Boffins at the University of Cambridge discovered a bug that affects most computer code compilers and many software development environments.
The problem is a component of the digital text encoding standard Unicode, which allows computers to exchange information regardless of the language used. Unicode currently defines more than 143,000 characters across 154 different language scripts .
However, Unicode's bi-directional or "Bidi" algorithm, which handles displaying text that includes mixed scripts with different display orders, such as Arabic -- which is read right to left -- and English (left to right) has a pretty big issue. Computer systems need to have a deterministic way of resolving conflicting directionality in text and it uses a function called the "Bidi override," which can be used to make text work in any direction.
The boffins found that the default ordering set by the Bidi Algorithm is fairly grim.
Bidi override control characters enable switching the display ordering of groups of characters. Bidi overrides enable even single-script characters to be displayed in an order different from their logical encoding. As the researchers point out, this fact has previously been exploited to disguise the file extensions of malware disseminated via email.
However most programming languages let you put these Bidi overrides in comments and strings. This is bad because most programming languages allow comments within which all text -- including control characters -- is ignored by compilers and interpreters. Also, it's bad because most programming languages allow string literals that may contain arbitrary characters, including control characters.
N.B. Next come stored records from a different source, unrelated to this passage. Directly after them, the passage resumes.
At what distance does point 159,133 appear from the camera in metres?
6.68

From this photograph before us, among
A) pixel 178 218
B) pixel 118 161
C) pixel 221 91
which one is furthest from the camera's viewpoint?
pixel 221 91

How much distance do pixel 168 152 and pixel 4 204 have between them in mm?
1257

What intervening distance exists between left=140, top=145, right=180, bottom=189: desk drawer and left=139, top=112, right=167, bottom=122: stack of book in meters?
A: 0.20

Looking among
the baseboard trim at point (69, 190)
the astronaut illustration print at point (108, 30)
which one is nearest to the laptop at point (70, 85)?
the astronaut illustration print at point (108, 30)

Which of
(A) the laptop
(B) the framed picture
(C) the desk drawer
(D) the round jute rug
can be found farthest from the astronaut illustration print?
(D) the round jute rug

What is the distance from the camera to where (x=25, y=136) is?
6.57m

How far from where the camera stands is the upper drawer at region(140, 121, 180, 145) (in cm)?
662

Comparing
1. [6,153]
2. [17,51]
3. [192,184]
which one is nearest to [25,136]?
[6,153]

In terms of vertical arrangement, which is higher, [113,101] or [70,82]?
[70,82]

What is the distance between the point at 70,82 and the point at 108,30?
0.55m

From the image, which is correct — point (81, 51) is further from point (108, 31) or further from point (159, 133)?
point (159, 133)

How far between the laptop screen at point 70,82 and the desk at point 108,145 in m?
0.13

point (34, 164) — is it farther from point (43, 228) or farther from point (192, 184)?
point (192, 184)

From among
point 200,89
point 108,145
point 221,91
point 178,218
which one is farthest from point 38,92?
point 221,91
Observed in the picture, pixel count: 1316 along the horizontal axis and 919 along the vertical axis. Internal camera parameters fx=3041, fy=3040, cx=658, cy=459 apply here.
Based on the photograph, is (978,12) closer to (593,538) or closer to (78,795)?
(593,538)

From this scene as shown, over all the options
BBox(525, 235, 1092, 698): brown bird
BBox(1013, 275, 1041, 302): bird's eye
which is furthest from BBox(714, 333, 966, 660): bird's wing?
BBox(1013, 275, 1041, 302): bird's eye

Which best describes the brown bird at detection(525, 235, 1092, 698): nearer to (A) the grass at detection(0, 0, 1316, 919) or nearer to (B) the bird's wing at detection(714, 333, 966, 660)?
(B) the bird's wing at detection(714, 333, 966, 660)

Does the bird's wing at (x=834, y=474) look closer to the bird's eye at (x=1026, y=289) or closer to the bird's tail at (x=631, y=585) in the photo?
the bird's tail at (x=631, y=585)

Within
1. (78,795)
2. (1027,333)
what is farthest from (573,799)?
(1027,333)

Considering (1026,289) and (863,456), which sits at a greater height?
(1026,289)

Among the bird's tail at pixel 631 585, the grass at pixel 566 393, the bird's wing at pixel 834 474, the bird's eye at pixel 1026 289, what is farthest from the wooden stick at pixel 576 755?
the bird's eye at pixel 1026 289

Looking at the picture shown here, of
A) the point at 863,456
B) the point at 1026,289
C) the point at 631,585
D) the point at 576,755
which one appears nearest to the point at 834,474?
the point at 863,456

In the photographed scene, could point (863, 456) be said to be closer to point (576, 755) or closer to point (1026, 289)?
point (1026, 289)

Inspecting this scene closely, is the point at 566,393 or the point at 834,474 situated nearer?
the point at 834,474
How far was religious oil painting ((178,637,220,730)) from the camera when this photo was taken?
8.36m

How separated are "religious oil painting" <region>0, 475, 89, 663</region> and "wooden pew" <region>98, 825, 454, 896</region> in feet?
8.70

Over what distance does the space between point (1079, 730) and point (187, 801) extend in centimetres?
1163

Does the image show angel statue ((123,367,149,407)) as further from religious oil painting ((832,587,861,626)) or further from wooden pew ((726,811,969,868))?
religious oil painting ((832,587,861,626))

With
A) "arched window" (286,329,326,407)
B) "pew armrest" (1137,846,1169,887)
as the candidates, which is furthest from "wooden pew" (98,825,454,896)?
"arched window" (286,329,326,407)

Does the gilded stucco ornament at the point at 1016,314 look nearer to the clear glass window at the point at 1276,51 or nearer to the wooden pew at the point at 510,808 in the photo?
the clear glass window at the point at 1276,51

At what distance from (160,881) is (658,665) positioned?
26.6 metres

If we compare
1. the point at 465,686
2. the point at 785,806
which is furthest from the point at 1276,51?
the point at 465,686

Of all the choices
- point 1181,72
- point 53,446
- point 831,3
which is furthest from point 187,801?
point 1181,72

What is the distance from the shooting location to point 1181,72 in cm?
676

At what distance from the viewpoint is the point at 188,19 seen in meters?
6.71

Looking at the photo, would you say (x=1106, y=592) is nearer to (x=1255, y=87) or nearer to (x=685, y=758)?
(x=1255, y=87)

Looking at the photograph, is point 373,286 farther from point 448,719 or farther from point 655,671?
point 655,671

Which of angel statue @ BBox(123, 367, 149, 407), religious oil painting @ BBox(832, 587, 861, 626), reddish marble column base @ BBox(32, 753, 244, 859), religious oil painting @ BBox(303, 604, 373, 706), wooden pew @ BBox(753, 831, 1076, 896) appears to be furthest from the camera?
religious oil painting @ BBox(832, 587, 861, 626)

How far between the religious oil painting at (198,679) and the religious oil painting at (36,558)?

Ross Anderson, a professor of computer security at Cambridge and co-author of the research said that so you can use them in source code that appears innocuous to a human reviewer “can actually do something nasty".
So, projects like Linux and Webkit that accept contributions from random people, subject them to manual review, then incorporate them into critical code will suffer as the rendered source code looks perfectly acceptable.
"If the change in logic is subtle enough to go undetected in subsequent testing, an adversary could introduce targeted vulnerabilities without being detected", he said.
Bidi override characters persist through the copy-and-paste functions on most modern browsers, editors, and operating systems.